Could you copy, word for word, only the lines from the one containing "Show the order of" through the last line of the records below, both included?

-=-=-

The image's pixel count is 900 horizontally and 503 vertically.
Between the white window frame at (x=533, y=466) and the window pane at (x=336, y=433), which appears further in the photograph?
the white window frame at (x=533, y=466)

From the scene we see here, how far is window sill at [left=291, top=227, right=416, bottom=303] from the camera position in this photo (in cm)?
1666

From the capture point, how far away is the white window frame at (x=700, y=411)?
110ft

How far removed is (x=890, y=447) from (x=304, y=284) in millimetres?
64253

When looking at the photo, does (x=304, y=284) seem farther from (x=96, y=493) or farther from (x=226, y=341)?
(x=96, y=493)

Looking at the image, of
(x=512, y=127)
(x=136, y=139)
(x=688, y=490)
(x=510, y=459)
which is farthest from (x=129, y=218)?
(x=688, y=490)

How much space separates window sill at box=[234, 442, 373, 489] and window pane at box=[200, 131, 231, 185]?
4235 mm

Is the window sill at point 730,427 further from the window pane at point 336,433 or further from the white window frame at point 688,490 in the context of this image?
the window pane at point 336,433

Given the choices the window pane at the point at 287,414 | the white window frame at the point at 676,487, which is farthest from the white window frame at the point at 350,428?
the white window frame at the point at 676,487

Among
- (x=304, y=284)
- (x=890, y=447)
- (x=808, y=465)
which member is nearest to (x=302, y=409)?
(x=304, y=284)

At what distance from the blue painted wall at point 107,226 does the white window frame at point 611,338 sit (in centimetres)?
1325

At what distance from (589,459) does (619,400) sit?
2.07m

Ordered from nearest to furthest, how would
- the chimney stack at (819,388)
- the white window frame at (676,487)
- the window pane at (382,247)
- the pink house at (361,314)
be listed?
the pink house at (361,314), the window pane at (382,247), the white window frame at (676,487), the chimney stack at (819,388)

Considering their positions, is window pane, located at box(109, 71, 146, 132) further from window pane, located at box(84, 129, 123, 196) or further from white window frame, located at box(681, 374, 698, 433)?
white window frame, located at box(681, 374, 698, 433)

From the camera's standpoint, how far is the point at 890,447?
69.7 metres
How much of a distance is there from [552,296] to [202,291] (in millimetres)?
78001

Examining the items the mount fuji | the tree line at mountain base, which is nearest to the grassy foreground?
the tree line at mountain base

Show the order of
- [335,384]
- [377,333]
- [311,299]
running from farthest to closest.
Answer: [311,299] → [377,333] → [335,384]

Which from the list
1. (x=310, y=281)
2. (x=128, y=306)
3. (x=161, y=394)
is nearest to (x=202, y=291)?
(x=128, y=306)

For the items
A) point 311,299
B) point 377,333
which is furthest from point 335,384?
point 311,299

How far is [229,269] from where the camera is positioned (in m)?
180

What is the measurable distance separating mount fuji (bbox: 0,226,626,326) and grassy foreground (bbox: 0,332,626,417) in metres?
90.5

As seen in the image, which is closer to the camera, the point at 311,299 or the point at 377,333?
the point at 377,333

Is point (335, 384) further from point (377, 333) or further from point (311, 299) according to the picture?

-=-=-

**Worked solution**
Show the order of
- [335,384]
- [377,333]
- [311,299]
running from farthest to closest.
Answer: [311,299] → [377,333] → [335,384]

Which from the list
1. (x=310, y=281)
2. (x=128, y=306)
3. (x=161, y=394)
is nearest to (x=202, y=291)?
(x=128, y=306)

For the items
A) point 311,299
B) point 377,333
which is furthest from point 335,384?
point 311,299

How far is [229,269] from where the camera is positioned (in m)?
180

What is the measurable distance separating mount fuji (bbox: 0,226,626,326) and grassy foreground (bbox: 0,332,626,417) in metres?
90.5

As seen in the image, which is closer to the camera, the point at 311,299 or the point at 377,333?
the point at 377,333

Is point (335, 384) further from point (377, 333) or further from point (311, 299) according to the picture?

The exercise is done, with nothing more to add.